Psychedelic View of Fluid in Porous Materials

Physics 14, 10
Video from a new technique reveals the chaotic motion of a fluid flowing through a pile of gravel.
J. Heyman et al. [1]
Flow echo. The dye in a fluid spreads out as it flows into—and later flows back out of—a porous material. The experiment could provide new information on the dilution of contaminants in pollution spills. (See video below.)

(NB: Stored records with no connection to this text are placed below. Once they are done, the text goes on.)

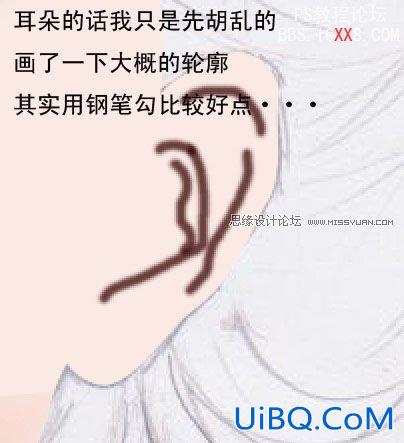 PS鼠绘古典美女详细教程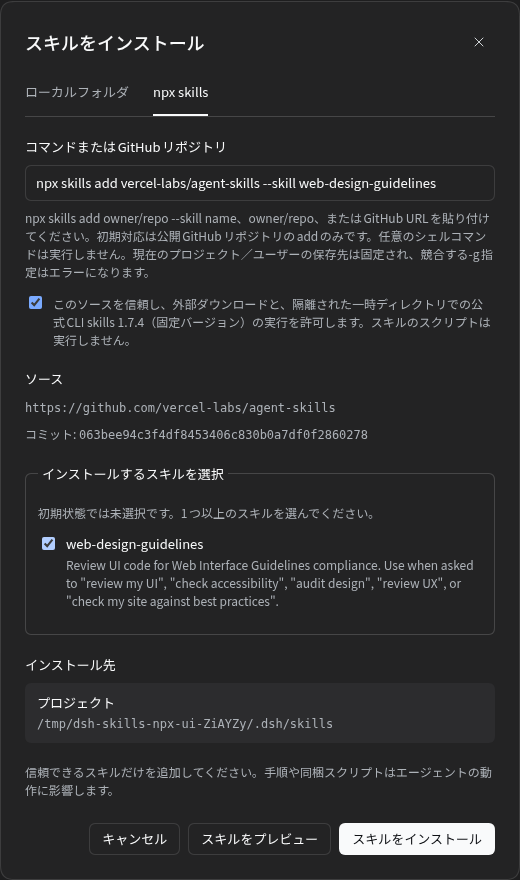 Preview public GitHub skills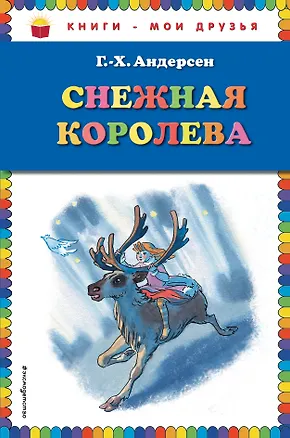 Книга Снежная королева (Ганс Христиан Андерсен)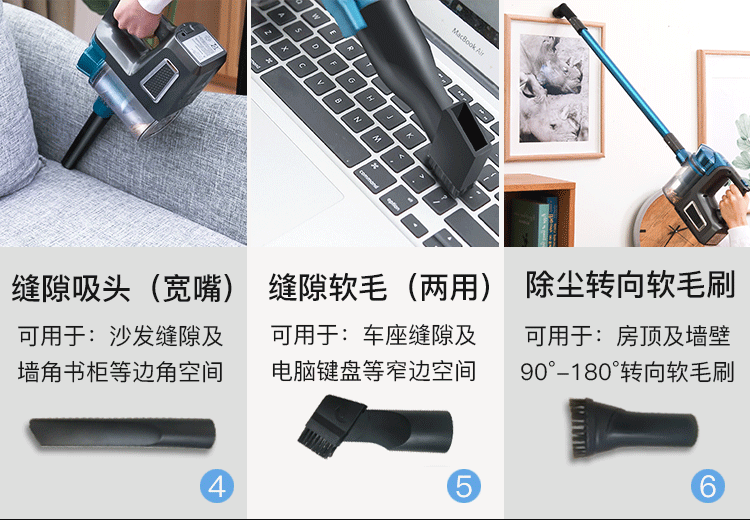 岚 Leopard LAMBOT cầm tay máy hút bụi dọc nhà máy hút bụi không dây treo sạc 6 mẹo - Máy hút bụi robot hút bụi xiaomi vacuum mop esse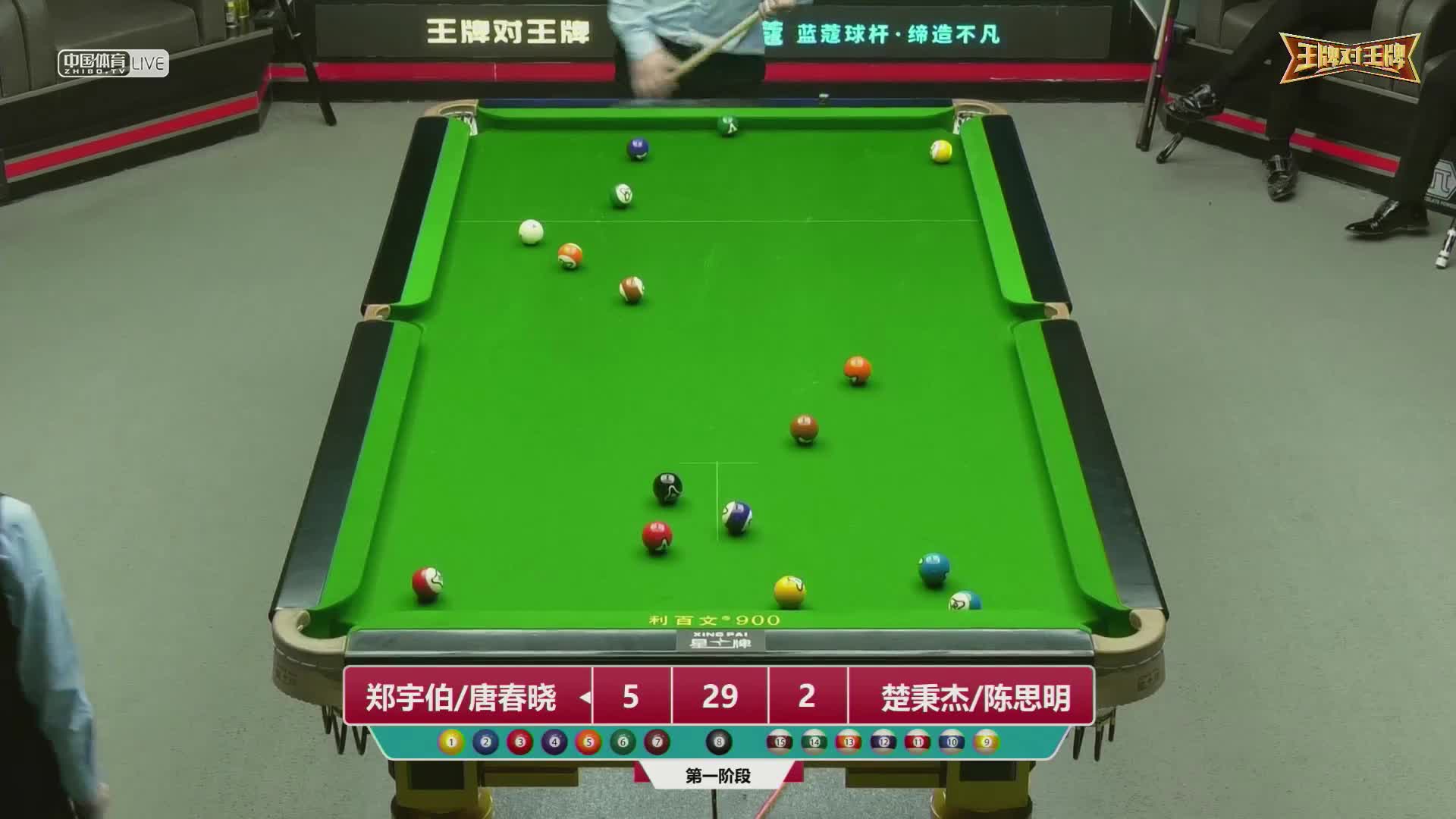 2022王牌对王牌中式台球超级对抗赛 第一阶段　郑宇伯/唐春晓 vs 楚秉杰/陈思明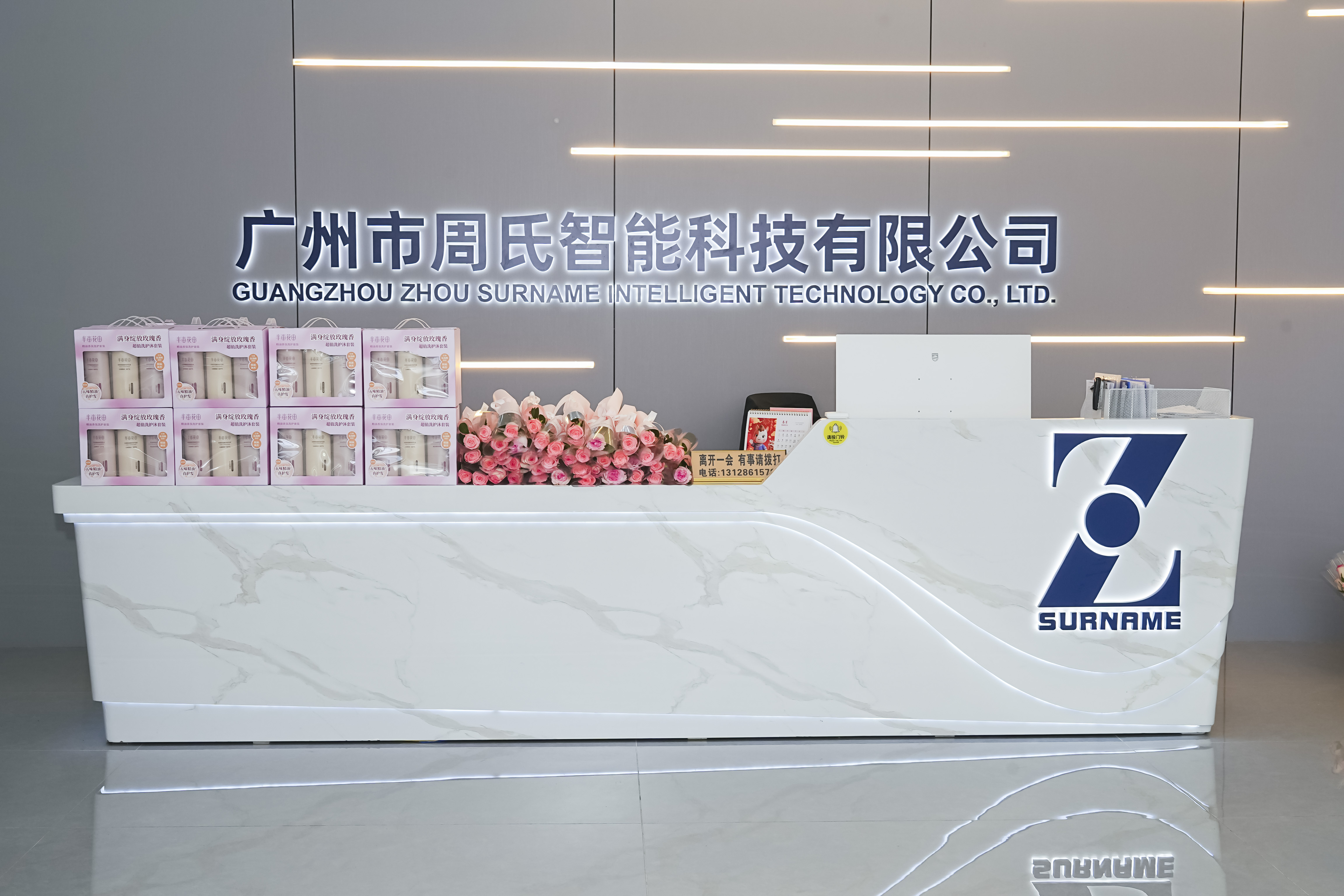 广州市周氏智能科技有限公司图1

When polluted water flows through an aquifer, researchers would like to know how the pollutant concentration changes and becomes diluted over time. A new method reveals the dilution process of a substance flowing through a porous material like rock, where direct imaging is difficult [1]. The technique involves sending a dye-laced fluid into the material and then reversing the flow while observing the chaotic spreading of the emerging dye. The researchers who developed the method say it could be used to study many situations, such as contaminated water flowing through soil or reagents flowing through columns of beads in industrial reactors.

J. Heyman et al. [1]
When flow into a bead-filled column is reversed, the initially concentrated dye begins to spread out—evidence of chaotic trajectories within the material’s pores. (Video is sped up by 150×.)

Joris Heyman of University of Rennes 1, France, and his colleagues, demonstrated their method in a 20-cm-tall column of either millimeter-wide beads or gravel. First, a viscous mixture of water and glycerin flowed slowly and continuously downward through the pores in the column. Then the team injected a dye into the flow from a needle above the porous material. After the dye had penetrated all the way through the column, the team shut off the needle and reversed the flow direction. The emerging dye was illuminated by a “laser sheet” just above the top of the material, allowing a video camera to capture the horizontal spreading of the dye.

When the flow was reversed, the first bit of dye to emerge—corresponding to the earliest frames of the video—was highly concentrated in the center. Later frames recorded increasingly chaotic patterns within fluid that returned from deeper in the column. The researchers showed—using theory, simulations, and experiments—that the video provides detailed information about the dilution process of the dye within the porous material. Even though the flow was slow and not turbulent, the pores in the column generated chaotic trajectories for the dye that facilitated dilution.

–David Ehrenstein

David Ehrenstein is a Senior Editor for Physics Magazine.

References

  1. J. Heyman et al., “Scalar signatures of chaotic mixing in porous media,” Phys. Rev. Lett. 126, 034505 (2021).